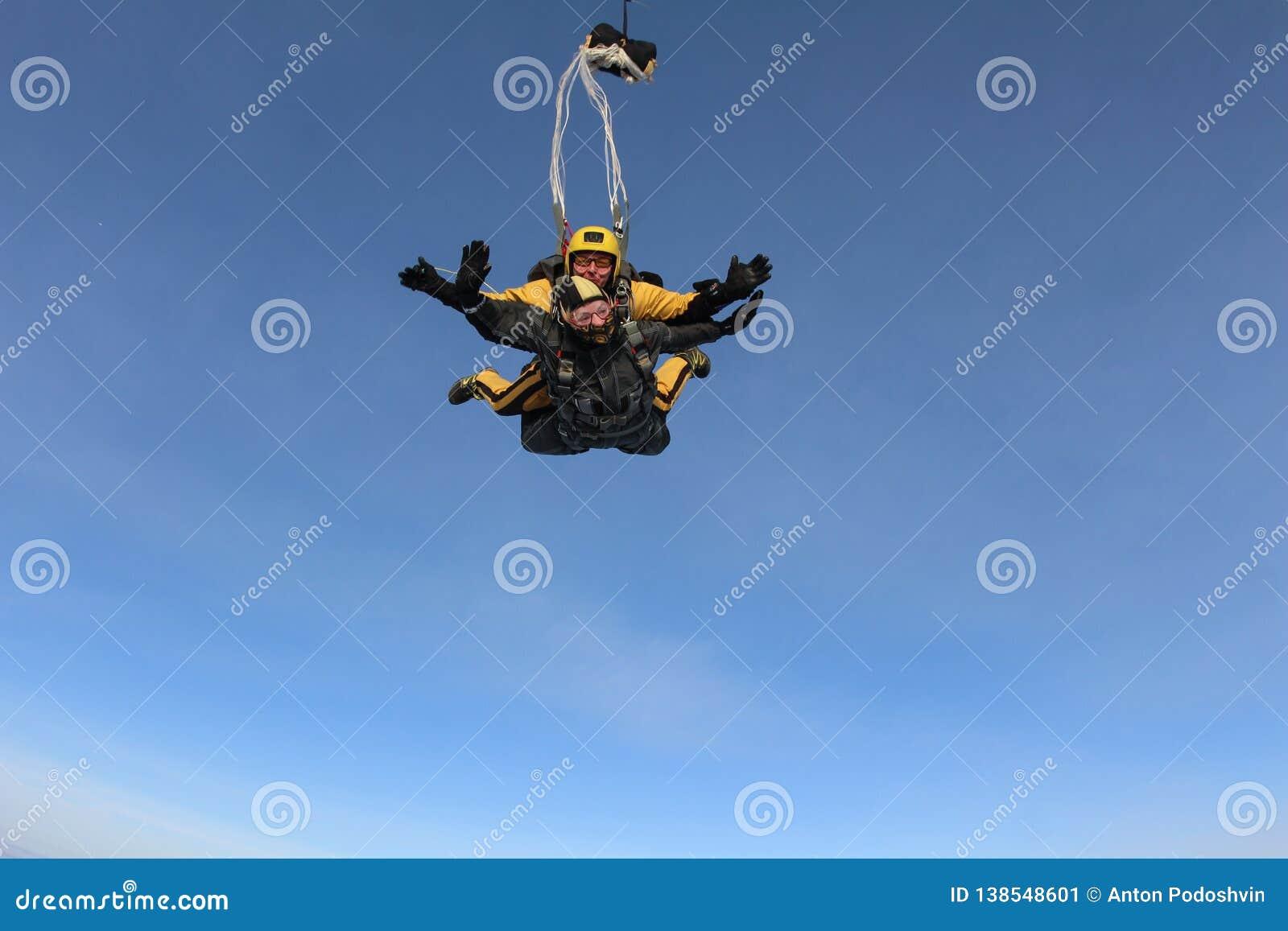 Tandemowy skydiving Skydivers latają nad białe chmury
==
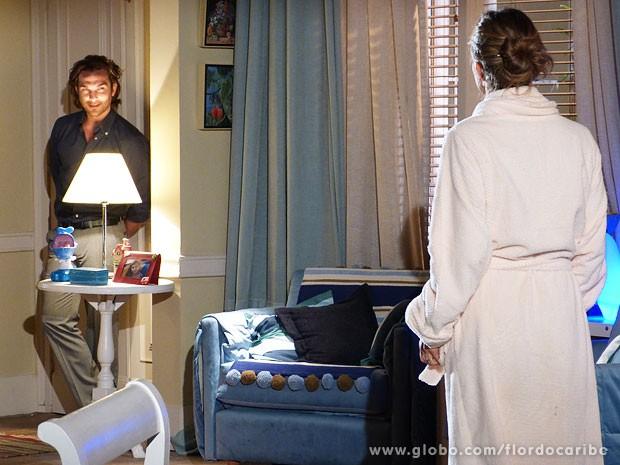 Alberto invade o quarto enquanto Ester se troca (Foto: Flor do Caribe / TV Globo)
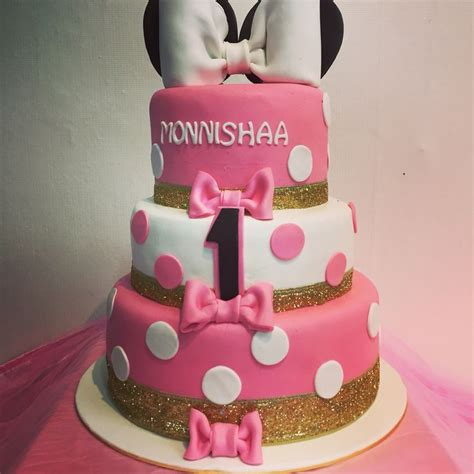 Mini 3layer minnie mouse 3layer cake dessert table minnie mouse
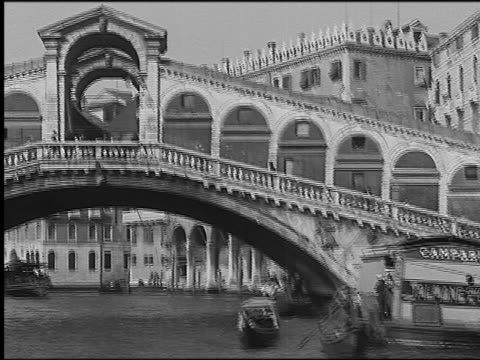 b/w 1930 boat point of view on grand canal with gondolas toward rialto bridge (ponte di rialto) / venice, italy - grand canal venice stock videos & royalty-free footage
...
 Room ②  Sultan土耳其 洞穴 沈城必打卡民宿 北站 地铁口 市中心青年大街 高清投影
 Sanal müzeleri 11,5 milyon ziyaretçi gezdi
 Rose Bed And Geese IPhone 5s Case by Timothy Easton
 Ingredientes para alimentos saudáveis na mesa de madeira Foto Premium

What you have to do »
Starting at the line above that holds "Rose Bed And" and ending at the line that holds "Ingredientes para alimentos", transcribe each line exactly and include no other lines.

Expected answer »
 Rose Bed And Geese IPhone 5s Case by Timothy Easton
 Ingredientes para alimentos saudáveis na mesa de madeira Foto Premium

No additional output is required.